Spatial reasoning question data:
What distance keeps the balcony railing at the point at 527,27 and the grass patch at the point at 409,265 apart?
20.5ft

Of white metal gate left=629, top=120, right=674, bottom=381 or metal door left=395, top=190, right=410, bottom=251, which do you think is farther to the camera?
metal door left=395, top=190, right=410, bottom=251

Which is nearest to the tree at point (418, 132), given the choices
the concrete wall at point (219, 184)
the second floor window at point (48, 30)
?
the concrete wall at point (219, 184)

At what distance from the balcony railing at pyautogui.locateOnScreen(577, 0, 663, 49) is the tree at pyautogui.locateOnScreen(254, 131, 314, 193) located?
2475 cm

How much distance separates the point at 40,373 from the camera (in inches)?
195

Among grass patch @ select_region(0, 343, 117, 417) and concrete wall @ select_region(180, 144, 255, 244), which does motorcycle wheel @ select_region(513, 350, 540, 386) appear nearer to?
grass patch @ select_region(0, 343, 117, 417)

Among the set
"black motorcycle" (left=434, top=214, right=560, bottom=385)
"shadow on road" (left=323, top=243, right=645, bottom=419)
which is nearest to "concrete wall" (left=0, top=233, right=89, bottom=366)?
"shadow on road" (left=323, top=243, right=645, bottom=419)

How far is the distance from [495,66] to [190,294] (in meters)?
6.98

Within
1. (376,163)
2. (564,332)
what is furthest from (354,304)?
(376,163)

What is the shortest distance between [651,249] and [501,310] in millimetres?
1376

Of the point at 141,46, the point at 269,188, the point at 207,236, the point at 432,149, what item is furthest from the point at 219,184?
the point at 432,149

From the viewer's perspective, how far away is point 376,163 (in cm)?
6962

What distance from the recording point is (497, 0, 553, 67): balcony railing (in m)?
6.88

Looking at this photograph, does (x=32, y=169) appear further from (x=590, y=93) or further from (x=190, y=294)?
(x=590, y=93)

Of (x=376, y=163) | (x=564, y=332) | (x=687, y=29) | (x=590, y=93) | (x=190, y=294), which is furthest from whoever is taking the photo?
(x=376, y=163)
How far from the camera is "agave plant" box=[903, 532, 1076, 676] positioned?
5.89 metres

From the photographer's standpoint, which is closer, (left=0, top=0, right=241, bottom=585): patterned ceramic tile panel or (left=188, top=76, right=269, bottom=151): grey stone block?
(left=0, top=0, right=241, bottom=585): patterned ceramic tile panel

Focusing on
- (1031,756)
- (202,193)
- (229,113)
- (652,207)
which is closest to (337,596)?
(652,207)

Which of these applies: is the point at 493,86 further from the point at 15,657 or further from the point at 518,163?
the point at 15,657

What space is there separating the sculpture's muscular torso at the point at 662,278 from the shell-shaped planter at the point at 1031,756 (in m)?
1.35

## WHAT YOU WILL DO
Copy out the lines of the records between the line holding "Among grass patch" and the line holding "5.89 metres", inclusive, keeping every character as it appears.

## EXERCISE SOLUTION
Among grass patch @ select_region(0, 343, 117, 417) and concrete wall @ select_region(180, 144, 255, 244), which does motorcycle wheel @ select_region(513, 350, 540, 386) appear nearer to?
grass patch @ select_region(0, 343, 117, 417)

Among the set
"black motorcycle" (left=434, top=214, right=560, bottom=385)
"shadow on road" (left=323, top=243, right=645, bottom=419)
which is nearest to "concrete wall" (left=0, top=233, right=89, bottom=366)?
"shadow on road" (left=323, top=243, right=645, bottom=419)

How far is the distance from [495,66] to [190,294] (in meters)?
6.98

Within
1. (376,163)
2. (564,332)
what is furthest from (354,304)?
(376,163)

What is the shortest distance between [651,249] and [501,310] in millimetres?
1376

Of the point at 141,46, the point at 269,188, the point at 207,236, the point at 432,149, what item is furthest from the point at 219,184?
the point at 432,149

From the viewer's perspective, how far away is point 376,163 (in cm)?
6962

What distance from the recording point is (497, 0, 553, 67): balcony railing (in m)?
6.88

Looking at this photograph, does (x=32, y=169) appear further from (x=590, y=93) or further from (x=190, y=294)?
(x=590, y=93)

Of (x=376, y=163) | (x=564, y=332) | (x=687, y=29) | (x=590, y=93) | (x=190, y=294), which is furthest from whoever is taking the photo?
(x=376, y=163)
How far from the camera is "agave plant" box=[903, 532, 1076, 676] positioned?
5.89 metres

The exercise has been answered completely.